• **STATED PROBLEM**:
Repeat the following lines exactly and nothing else: the line containing "Among those listed as" and each line after it through the end of the listing.

[Source records]

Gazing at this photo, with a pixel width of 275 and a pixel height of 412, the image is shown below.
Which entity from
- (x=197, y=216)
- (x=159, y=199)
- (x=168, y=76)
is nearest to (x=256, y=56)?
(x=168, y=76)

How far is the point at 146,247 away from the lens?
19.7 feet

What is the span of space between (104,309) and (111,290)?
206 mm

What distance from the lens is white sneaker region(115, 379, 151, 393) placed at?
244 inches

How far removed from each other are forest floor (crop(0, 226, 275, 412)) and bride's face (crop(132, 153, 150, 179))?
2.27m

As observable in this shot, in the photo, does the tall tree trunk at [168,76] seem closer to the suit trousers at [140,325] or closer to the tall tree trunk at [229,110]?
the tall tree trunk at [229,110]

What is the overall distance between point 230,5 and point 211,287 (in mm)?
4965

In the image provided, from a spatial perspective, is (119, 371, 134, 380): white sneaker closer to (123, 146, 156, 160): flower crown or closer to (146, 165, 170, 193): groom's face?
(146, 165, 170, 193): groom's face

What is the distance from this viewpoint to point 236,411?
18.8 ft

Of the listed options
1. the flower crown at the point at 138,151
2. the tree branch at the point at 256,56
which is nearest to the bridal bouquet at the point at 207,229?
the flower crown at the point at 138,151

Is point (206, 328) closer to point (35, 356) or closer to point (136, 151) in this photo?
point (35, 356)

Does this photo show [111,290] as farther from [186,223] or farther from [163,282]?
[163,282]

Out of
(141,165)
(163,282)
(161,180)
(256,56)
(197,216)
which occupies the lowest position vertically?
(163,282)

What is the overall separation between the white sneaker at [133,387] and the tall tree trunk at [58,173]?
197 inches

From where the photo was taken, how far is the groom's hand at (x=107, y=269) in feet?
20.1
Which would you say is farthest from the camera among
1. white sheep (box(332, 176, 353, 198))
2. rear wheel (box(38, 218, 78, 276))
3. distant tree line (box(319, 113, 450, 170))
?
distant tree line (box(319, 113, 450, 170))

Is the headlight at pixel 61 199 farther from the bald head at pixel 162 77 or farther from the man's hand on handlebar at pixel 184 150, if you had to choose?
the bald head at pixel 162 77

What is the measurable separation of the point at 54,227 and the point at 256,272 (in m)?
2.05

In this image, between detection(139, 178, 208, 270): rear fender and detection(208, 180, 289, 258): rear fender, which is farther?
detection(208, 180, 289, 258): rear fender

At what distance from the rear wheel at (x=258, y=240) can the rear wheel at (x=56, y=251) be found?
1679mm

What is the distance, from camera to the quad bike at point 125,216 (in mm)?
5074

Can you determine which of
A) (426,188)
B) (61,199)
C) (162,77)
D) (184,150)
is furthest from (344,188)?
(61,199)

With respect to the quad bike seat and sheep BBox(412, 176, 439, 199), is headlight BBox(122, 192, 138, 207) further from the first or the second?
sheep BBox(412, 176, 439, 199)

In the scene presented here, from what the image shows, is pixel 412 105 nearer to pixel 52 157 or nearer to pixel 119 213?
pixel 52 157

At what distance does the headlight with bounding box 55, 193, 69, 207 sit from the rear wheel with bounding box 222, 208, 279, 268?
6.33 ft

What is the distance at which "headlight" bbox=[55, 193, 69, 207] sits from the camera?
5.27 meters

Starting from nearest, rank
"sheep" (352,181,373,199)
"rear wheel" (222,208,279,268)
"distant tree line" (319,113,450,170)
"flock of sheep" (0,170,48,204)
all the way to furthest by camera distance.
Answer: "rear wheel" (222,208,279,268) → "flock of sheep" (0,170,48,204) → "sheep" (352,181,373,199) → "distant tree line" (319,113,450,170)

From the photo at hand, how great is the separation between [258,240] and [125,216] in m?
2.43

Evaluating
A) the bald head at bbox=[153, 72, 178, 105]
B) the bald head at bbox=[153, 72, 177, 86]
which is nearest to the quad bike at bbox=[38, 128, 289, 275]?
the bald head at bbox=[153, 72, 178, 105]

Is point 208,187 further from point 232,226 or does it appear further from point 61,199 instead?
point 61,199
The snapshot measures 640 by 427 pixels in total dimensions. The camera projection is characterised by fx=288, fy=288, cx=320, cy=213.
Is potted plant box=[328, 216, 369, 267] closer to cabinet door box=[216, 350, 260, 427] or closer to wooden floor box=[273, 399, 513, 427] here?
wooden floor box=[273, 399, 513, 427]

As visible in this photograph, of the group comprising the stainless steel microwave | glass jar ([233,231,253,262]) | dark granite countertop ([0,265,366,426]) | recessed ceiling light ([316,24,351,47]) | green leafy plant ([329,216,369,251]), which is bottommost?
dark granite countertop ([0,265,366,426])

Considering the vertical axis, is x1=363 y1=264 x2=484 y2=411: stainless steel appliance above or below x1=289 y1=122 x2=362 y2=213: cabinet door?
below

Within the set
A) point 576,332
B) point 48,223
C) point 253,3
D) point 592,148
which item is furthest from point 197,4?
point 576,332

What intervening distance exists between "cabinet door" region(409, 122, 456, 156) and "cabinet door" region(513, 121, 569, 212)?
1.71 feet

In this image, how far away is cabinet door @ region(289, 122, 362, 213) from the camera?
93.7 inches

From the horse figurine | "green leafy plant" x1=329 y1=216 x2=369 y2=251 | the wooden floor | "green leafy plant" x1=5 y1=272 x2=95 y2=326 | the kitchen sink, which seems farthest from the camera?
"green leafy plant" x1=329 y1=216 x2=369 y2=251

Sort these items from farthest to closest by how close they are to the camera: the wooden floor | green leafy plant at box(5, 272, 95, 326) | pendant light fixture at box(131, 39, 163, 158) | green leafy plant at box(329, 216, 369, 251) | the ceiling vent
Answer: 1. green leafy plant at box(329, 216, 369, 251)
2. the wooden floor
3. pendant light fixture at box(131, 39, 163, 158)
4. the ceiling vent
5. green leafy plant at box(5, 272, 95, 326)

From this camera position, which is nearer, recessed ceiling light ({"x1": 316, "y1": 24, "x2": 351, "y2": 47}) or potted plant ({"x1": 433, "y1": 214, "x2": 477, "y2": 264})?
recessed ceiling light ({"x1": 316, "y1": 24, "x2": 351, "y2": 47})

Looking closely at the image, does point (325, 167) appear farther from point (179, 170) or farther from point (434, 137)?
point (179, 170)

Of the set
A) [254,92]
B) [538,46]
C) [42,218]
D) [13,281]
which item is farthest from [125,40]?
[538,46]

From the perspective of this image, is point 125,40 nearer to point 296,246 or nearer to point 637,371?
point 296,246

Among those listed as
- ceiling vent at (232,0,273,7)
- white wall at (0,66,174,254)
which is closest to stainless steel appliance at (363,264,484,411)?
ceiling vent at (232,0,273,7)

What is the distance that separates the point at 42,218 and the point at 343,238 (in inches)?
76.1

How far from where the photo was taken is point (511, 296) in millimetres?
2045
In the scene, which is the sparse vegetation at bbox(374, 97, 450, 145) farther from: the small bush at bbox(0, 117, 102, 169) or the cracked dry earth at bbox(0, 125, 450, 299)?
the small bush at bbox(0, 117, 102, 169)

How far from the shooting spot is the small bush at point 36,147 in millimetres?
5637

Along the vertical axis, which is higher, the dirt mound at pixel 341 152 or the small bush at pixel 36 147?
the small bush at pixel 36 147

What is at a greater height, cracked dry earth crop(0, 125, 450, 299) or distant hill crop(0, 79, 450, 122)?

• **EXERCISE RESULT**:
Among those listed as
- ceiling vent at (232,0,273,7)
- white wall at (0,66,174,254)
which is closest to stainless steel appliance at (363,264,484,411)?
ceiling vent at (232,0,273,7)

What is the distance that separates the point at 42,218 and the point at 343,238 (in inches)?
76.1

How far from where the photo was taken is point (511, 296) in millimetres?
2045
In the scene, which is the sparse vegetation at bbox(374, 97, 450, 145) farther from: the small bush at bbox(0, 117, 102, 169) or the cracked dry earth at bbox(0, 125, 450, 299)?
the small bush at bbox(0, 117, 102, 169)

How far from the shooting spot is the small bush at point 36,147 in millimetres?
5637

Along the vertical axis, which is higher, the dirt mound at pixel 341 152 or the small bush at pixel 36 147?
the small bush at pixel 36 147

What is at a greater height, cracked dry earth crop(0, 125, 450, 299) or distant hill crop(0, 79, 450, 122)?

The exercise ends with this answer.